This follows pressure from the British Association for Shooting and Conservation (BASC) pushing the government to publish the data in advance of the forthcoming Stage 3 debate on the Air Weapons and Licensing (Scotland) Bill on 25 June.
The bill, if passed, will make it a legal requirement for all airgun owners in Scotland to apply for a licence. The official figures show that airgun crime remains low, at its second-lowest level in the ten-year period of 2004-2014.
This also represents a reduction of 73 per cent from 2006/07 when offences peaked. To put this in context, air weapons account for just 11 out of 51,869 (0.02 per cent) crimes of vandalism, eight out of 1,499 (0.5 per cent) robberies and 182 out of 273,053 (0.06 per cent) crimes in Scotland. Police Scotland is known to be struggling to commit resource to a wide range of criminal activity but will be committed to a significant administrative burden if air weapon licensing is implemented.

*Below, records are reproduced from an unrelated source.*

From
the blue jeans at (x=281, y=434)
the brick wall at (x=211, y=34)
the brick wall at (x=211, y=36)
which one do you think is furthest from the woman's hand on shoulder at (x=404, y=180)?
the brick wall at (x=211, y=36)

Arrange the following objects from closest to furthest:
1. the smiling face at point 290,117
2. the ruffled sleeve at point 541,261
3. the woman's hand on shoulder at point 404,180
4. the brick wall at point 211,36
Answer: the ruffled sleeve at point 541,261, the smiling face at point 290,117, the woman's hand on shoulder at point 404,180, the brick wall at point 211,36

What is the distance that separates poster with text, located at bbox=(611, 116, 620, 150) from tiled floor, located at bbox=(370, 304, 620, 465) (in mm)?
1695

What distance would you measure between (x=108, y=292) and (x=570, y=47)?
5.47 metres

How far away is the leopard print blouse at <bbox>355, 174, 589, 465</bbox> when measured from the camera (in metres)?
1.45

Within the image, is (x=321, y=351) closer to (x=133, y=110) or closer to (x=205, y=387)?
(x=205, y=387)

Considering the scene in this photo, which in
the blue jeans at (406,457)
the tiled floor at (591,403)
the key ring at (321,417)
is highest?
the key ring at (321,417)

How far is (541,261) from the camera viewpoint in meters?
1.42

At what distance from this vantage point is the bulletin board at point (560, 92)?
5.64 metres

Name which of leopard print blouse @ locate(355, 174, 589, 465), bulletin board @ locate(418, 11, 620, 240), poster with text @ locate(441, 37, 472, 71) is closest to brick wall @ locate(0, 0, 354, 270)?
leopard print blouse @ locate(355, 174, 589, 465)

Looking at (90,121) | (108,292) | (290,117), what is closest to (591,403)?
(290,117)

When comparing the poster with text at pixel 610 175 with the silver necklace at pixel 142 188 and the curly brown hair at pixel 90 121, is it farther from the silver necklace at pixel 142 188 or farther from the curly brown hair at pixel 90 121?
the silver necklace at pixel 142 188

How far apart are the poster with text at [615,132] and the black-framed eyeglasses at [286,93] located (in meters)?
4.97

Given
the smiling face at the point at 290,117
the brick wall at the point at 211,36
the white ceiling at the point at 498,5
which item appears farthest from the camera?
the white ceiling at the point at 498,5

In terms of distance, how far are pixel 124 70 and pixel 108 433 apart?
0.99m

There are an estimated 500,000 air weapons in Scotland – only a handful are used in criminal actions. If the Scottish Parliament supports air weapon licensing it will be committing a significant and totally disproportionate amount of police time to the administration of tens of thousands of licence applications.
BASC has been contesting these proposals as there is no evidence to support a licensing scheme following the 73 per cent reduction in airgun crime since 2006/07.
There are serious concerns over the ability of Police Scotland to administer such a scheme after the number of firearms enquiry officers is reduced from 34 to 14. There is no public benefit to the proposals as they are not expected bring about a reduction in crime.
Airgun shooting is a low-risk, low-cost sport enjoyed by tens of thousands of people across Scotland every day.
The introduction of a licensing scheme identical to that required for high powered rifles is disproportionate and, as these figures show, unnecessary.